## EXERCISE TASKS
a - Decide whether each statement agrees with the vector problems: (i) The center of sphere S is at point A. (ii) Sphere S has a radius of 2. (iii) The problems say that the dot between two vectors means their inner product. Answer yes or no for each, and quote the words from the vector problems that decide it.
b - Write what comes next in the vector problems, picking up after the last sentence shown.

Let $\mathrm { P } ( 3,2,3 ) , \mathrm { Q } ( 4,6,2 )$ and $\mathrm { R } ( 7,3,2 )$ be the vertices of $\triangle \mathrm { PQR }$. Then, the angle $\angle \mathrm { QPR }$ is
(1) $\frac { \pi } { 6 }$
(2) $\cos ^ { - 1 } \left( \frac { 7 } { 18 } \right)$
(3) $\cos ^ { - 1 } \left( \frac { 1 } { 18 } \right)$
(4) $\frac { \pi } { 3 }$

Let $\overrightarrow { \mathrm { a } } = \hat { i } + 2 \hat { j } + 3 \hat { k } , \overrightarrow { \mathrm {~b} } = 2 \hat { i } + 3 \hat { j } - 5 \hat { k }$ and $\overrightarrow { \mathrm { c } } = 3 \hat { i } - \hat { j } + \lambda \hat { k }$ be three vectors. Let $\overrightarrow { \mathrm { r } }$ be a unit vector along $\vec { b } + \vec { c }$. If $\vec { r } \cdot \vec { a } = 3$, then $3 \lambda$ is equal to: (1) 21 (2) 30 (3) 25 (4) 27

Let $\vec{a} = \hat{i} + 2\hat{j} + 3\hat{k}$, $\vec{b} = 3\hat{i} + \hat{j} - \hat{k}$ and $\vec{c}$ be three vectors such that $\vec{c}$ is coplanar with $\vec{a}$ and $\vec{b}$. If the vector $\vec{c}$ is perpendicular to $\vec{b}$ and $\vec{a} \cdot \vec{c} = 5$, then $|\vec{c}|$ is equal to
(1) $\sqrt{\frac{11}{6}}$
(2) $\frac{1}{3\sqrt{2}}$
(3) 16
(4) 18

Let $\vec{\mathrm{a}} = 3\hat{i} - \hat{j} + 2\hat{k}$, $\vec{\mathrm{b}} = \vec{\mathrm{a}} \times (\hat{i} - 2\hat{k})$ and $\vec{\mathrm{c}} = \vec{\mathrm{b}} \times \hat{k}$. Then the projection of $\vec{\mathrm{c}} - 2\hat{j}$ on $\vec{a}$ is:
(1) $2\sqrt{14}$
(2) $\sqrt{14}$
(3) $3\sqrt{7}$
(4) $2\sqrt{7}$

Let $\hat { a }$ be a unit vector perpendicular to the vector $\overrightarrow { \mathrm { b } } = \hat { i } - 2 \hat { j } + 3 \hat { k }$ and $\overrightarrow { \mathrm { c } } = 2 \hat { i } + 3 \hat { j } - \hat { k }$, and makes an angle of $\cos ^ { - 1 } \left( - \frac { 1 } { 3 } \right)$ with the vector $\hat { i } + \hat { j } + \hat { k }$. If $\hat { a }$ makes an angle of $\frac { \pi } { 3 }$ with the vector $\hat { i } + \alpha \hat { j } + \hat { k }$, then the value of $\alpha$ is :
(1) $\sqrt { 6 }$
(2) $- \sqrt { 6 }$
(3) $- \sqrt { 3 }$
(4) $\sqrt { 3 }$

Given a sphere $S$ whose center is at O and whose radius is 1 , take three points A , B and C on $S$ such that
$$\overrightarrow { \mathrm { OA } } \cdot \overrightarrow { \mathrm { OB } } = \overrightarrow { \mathrm { OB } } \cdot \overrightarrow { \mathrm { OC } } = \overrightarrow { \mathrm { OC } } \cdot \overrightarrow { \mathrm { OA } } = 0 .$$
Note that $\overrightarrow { \mathrm { OA } } \cdot \overrightarrow { \mathrm { OB } }$, etc., refers to the inner product of the two vectors.

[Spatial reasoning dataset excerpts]

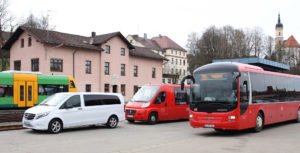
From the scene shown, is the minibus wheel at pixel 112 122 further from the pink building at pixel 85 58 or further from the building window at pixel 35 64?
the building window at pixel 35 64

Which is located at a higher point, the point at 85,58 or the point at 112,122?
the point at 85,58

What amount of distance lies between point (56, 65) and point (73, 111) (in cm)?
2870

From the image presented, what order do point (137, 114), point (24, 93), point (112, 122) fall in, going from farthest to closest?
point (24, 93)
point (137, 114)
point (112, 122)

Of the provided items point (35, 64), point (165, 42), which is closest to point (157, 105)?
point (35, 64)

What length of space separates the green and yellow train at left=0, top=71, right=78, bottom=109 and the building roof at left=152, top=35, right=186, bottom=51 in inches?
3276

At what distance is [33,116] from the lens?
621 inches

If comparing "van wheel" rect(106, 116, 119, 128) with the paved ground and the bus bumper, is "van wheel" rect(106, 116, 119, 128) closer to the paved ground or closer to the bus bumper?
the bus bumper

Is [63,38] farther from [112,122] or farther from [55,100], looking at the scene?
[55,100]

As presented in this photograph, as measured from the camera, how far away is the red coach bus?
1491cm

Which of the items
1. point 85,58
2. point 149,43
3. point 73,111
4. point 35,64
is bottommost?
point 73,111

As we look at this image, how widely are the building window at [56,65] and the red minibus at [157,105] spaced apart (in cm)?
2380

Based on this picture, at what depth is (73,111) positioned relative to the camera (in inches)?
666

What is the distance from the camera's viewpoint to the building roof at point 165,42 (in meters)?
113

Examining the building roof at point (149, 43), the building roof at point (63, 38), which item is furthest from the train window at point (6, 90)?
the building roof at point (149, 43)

==

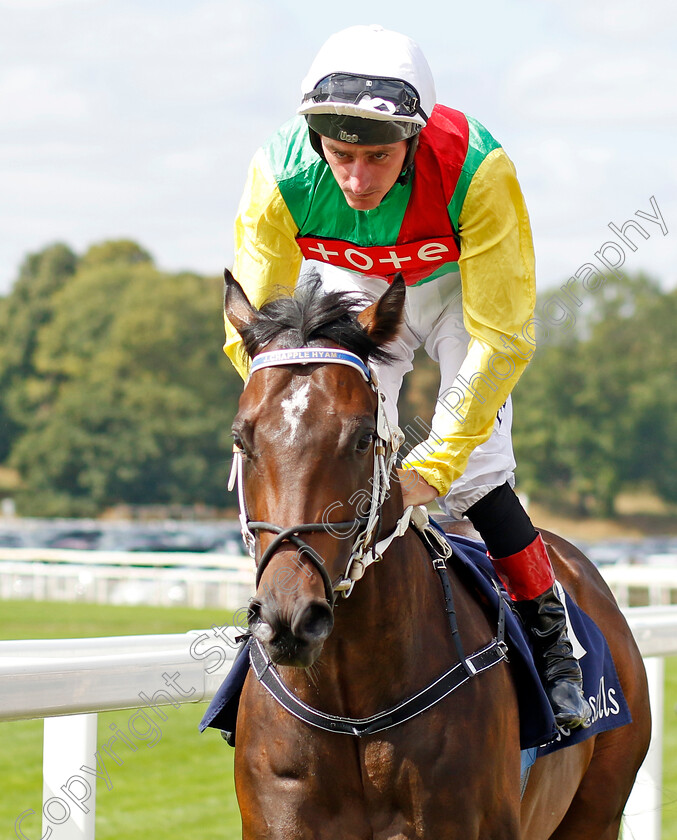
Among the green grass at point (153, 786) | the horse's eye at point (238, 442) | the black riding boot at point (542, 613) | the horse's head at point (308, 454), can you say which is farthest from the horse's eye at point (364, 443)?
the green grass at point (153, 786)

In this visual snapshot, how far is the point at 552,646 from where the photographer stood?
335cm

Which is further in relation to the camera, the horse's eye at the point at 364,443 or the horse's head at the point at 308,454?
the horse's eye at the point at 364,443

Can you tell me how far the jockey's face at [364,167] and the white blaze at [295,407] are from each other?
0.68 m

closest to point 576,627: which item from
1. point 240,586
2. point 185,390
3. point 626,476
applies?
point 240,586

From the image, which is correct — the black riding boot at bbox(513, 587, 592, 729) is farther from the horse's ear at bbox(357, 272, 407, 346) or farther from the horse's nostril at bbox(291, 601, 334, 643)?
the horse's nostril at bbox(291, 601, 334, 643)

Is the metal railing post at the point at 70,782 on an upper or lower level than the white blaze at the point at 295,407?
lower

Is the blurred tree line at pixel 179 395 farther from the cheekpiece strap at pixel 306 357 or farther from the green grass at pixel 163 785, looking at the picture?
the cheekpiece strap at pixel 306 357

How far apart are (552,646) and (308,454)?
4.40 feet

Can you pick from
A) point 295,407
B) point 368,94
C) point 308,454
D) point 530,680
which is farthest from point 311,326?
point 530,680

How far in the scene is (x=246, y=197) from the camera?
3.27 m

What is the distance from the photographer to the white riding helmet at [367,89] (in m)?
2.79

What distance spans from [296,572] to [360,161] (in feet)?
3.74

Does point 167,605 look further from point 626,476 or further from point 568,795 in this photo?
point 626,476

## ANSWERS PROVIDED
a -
(i) No: "whose center is at O"
(ii) No: "whose radius is 1"
(iii) Yes: "refers to the inner product of the two vectors"

b -
(1) It follows that $\overrightarrow { \mathrm { AB } } \cdot \overrightarrow { \mathrm { AC } } = \square \mathbf { A } , | \overrightarrow { \mathrm { AB } } | = \sqrt { \mathbf { B } } , \cos \angle \mathrm { BAC } = \frac { \square \mathbf { C } } { \square }$ and the area of the triangle ABC is $\frac { \sqrt { \mathbf { E } } } { \mathbf { F } }$.
(2) Let G be the center of gravity of triangle ABC and P be the intersection point of the ray (half line) OG and sphere $S$.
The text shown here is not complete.